(Beginning of PAGE TEXT)
Consideration should be given to changing the therapeutic regimen, including possibly discontinuing the medication, in patients whose depression is persistently worse, or who are experiencing emergent suicidality or symptoms that might be precursors to worsening depression or suicidality, especially if these symptoms are severe, abrupt in onset or were not part of the patient’s presenting symptoms.
Families and caregivers of patients being treated with antidepressants for major depressive disorder or other indications both psychiatric and nonpsychiatric, should be alerted about the need to monitor patients for the emergence of agitation, irritability, unusual changes in behavior and the other symptoms described above, as well as the emergence of suicidality, and to report such symptoms immediately to health care providers. Such monitoring should include daily observation by families and caregivers. Prescriptions for MARPLAN should be written for the smallest quantity of tablets consistent with good patient management, in order to reduce the risk of overdose.
(End of PAGE TEXT)
(Beginning of DATASET ENTRIES)
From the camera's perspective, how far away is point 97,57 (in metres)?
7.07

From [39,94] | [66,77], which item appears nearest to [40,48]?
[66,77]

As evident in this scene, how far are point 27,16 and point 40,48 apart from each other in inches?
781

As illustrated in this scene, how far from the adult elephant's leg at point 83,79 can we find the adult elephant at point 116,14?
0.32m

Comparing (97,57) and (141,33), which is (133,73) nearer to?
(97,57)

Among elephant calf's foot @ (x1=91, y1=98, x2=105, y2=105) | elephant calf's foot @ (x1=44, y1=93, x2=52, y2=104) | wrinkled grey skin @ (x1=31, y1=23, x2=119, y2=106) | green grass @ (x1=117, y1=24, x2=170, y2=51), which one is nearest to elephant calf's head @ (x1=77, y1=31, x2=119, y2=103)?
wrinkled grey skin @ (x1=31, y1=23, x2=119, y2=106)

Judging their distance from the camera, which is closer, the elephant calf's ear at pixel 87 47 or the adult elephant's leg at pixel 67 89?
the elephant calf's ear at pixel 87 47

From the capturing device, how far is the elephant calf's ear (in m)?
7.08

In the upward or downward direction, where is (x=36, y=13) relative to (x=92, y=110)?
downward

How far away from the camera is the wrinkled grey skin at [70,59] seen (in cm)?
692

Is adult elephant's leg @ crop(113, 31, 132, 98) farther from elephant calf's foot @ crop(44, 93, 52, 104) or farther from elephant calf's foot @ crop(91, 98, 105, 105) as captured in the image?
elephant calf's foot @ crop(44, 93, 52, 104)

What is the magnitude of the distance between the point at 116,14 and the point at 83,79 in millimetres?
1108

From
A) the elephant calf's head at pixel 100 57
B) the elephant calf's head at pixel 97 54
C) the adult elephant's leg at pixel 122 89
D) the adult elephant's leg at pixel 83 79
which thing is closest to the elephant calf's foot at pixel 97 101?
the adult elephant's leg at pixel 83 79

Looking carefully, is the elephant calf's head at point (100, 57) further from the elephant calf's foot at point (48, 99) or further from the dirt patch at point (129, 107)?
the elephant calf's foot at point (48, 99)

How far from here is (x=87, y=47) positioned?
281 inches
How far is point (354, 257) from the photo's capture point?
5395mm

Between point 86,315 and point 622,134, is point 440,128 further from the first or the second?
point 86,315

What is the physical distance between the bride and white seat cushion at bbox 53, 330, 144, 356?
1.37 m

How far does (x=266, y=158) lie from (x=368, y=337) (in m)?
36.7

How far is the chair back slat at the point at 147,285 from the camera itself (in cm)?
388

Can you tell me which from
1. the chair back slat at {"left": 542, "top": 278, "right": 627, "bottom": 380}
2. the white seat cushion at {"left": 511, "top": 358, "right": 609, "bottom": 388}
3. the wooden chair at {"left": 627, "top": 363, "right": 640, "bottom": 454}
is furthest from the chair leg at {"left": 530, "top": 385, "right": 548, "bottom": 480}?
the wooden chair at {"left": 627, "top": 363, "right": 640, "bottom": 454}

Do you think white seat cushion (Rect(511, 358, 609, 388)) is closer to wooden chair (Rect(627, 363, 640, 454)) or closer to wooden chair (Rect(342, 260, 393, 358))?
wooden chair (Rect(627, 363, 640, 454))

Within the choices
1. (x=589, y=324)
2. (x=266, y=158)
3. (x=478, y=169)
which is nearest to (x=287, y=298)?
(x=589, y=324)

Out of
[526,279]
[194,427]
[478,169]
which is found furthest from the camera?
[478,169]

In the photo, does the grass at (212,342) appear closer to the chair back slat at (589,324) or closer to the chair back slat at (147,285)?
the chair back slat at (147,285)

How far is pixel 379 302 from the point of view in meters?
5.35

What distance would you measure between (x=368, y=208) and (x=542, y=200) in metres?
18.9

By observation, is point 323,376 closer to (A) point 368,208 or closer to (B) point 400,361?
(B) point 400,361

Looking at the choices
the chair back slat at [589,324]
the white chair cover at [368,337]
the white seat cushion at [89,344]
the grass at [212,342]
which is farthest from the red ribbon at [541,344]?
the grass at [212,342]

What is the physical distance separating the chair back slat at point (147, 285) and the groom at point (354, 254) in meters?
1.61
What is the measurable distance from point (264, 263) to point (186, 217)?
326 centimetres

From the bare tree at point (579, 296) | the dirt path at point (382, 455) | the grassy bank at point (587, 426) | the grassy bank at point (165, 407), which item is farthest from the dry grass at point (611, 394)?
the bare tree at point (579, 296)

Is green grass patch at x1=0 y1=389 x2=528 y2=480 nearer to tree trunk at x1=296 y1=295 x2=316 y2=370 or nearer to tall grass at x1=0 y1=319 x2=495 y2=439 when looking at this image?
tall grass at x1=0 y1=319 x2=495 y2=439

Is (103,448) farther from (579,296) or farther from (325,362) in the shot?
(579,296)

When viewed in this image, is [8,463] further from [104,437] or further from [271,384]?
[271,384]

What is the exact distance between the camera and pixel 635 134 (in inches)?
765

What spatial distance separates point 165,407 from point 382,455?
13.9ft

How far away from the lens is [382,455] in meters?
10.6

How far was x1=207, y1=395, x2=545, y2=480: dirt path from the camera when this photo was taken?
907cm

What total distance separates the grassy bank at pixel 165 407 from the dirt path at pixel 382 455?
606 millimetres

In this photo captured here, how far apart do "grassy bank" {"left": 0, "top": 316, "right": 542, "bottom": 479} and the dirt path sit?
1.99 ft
(End of DATASET ENTRIES)
→ EXERCISE 1
In the passage on antidepressant monitoring, what should the monitoring by families and caregivers include?
→ EXERCISE 2
Repeat the part of the passage on antidepressant monitoring starting at "Consideration should be" and ending at "patient’s presenting symptoms.".

→ TASK ANSWER 1
Daily observation by families and caregivers.

→ TASK ANSWER 2
Consideration should be given to changing the therapeutic regimen, including possibly discontinuing the medication, in patients whose depression is persistently worse, or who are experiencing emergent suicidality or symptoms that might be precursors to worsening depression or suicidality, especially if these symptoms are severe, abrupt in onset or were not part of the patient’s presenting symptoms.